A senior officer in the Ministry of Defence, who was part of the Contract Negotiations Committee, had raised questions about the Rafale deal’s benchmark price and put his objections on record almost a month before the deal was signed in September 2016, The Indian Express reported on Thursday.

Under the deal, New Delhi agreed to buy 36 Rafale aircraft worth Rs 59,000 crore.

The officer was then joint secretary and acquisition manager (air) in the defence ministry and the one meant to initiate the note for the Cabinet’s approval.

Unidentified officials said his objections delayed the Cabinet note approving the deal and its signing. The deal was finally signed after the officer’s objections were overruled by another senior ministry official – director general (acquisition), the newspaper reported.

The note by the joint secretary and acquisition manager is currently with the office of the Comptroller and Auditor General, which is examining the deal. Unidentified officials told the newspaper that the central auditor is likely to submit its report before the Winter Session of Parliament. The report is likely to refer to the note containing objections to the deal and mention how the objections were overruled.

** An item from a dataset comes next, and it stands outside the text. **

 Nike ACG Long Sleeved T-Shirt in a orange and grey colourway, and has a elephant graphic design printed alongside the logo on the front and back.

Objections raised by the officer

One of the objections raised by the official was the benchmark price for the Rafale aircraft in the new 36-jet deal, which had been pegged higher than the benchmark price for the 126-jet proposal, The Indian Express reported. The benchmark price is decided to provide a reference to the Contract Negotiations Committee on the lowest price quoted by a supplier.

In June 2015, the proposal to buy 126 Rafale jets, which was part of the Medium Multi-Role Combat Aircraft tender issued in 2007, was cancelled. Under the MMRCA tender, the Indian Air Force conducted trials of fighter aircraft of six firms. In 2012, negotiations began with Dassault after its bid, along with that of Eurofighter.

The officer’s note pointed that EADS, Germany, which makes the Eurofighter – the second aircraft which qualified in the Indian Air Force trials – had offered a 20% discount on its bid price to the Indian government in July 2014. The note said a 20% cut should be applied on the price of 36 Rafale jets since a competitor was offering a discount.

The note also reportedly observed that the Indian Air Force fleet consisted of Russian Sukhoi Su-30 MKI, which were manufactured by Hindustan Aeronautics Limited in India. It said the Air Force could get more Sukhoi aircraft from HAL for the same amount.

According to officials, the note was considered by the Defence Acquisition Council, chaired by then Defence Minister Manohar Parrikar in mid-August 2016. That council meeting was convened to approve the deal to procure 36 Rafale aircraft and initiate the process of preparing a note for Cabinet approval.

Following the council meeting, the objections in the note were overruled by the director general of acquisition, who said the benchmark price had to be compared with the price offered for 18 Rafale aircraft, as part of the MMRCA proposal, which were to come in flyaway condition from France.

The director general (acquisition) was supported by the Indian Air Force, which justified the need for Rafale aircraft over the Sukhoi jets.

The officer then went on a month’s leave and the Rafale deal was approved by the Defence Acquisition Council in the first week of September 2016. The Cabinet note was initiated by another official holding charge of joint secretary and acquisition manager (air) and was approved by the Cabinet in the third week of September. Parrikar and French Defence Minister Jean-Yves Le Drian signed the Rs 59,262-crore deal on September 23.

The Rafale deal has been at the centre of a heated debate, with Opposition parties urging the Central Vigilance Committee and the Comptroller and Auditor General of India to investigate alleged irregularities in the deal.

On September 21, French media outlet Mediapart quoted Macron’s predecessor Francois Hollande as saying that the Indian government proposed the name of Anil Ambani’s Reliance Defence for an offset contract with Dassault Aviation, which manufactures the jets. India’s Ministry of Defence, the French government and Dassault Aviation have contradicted his claim.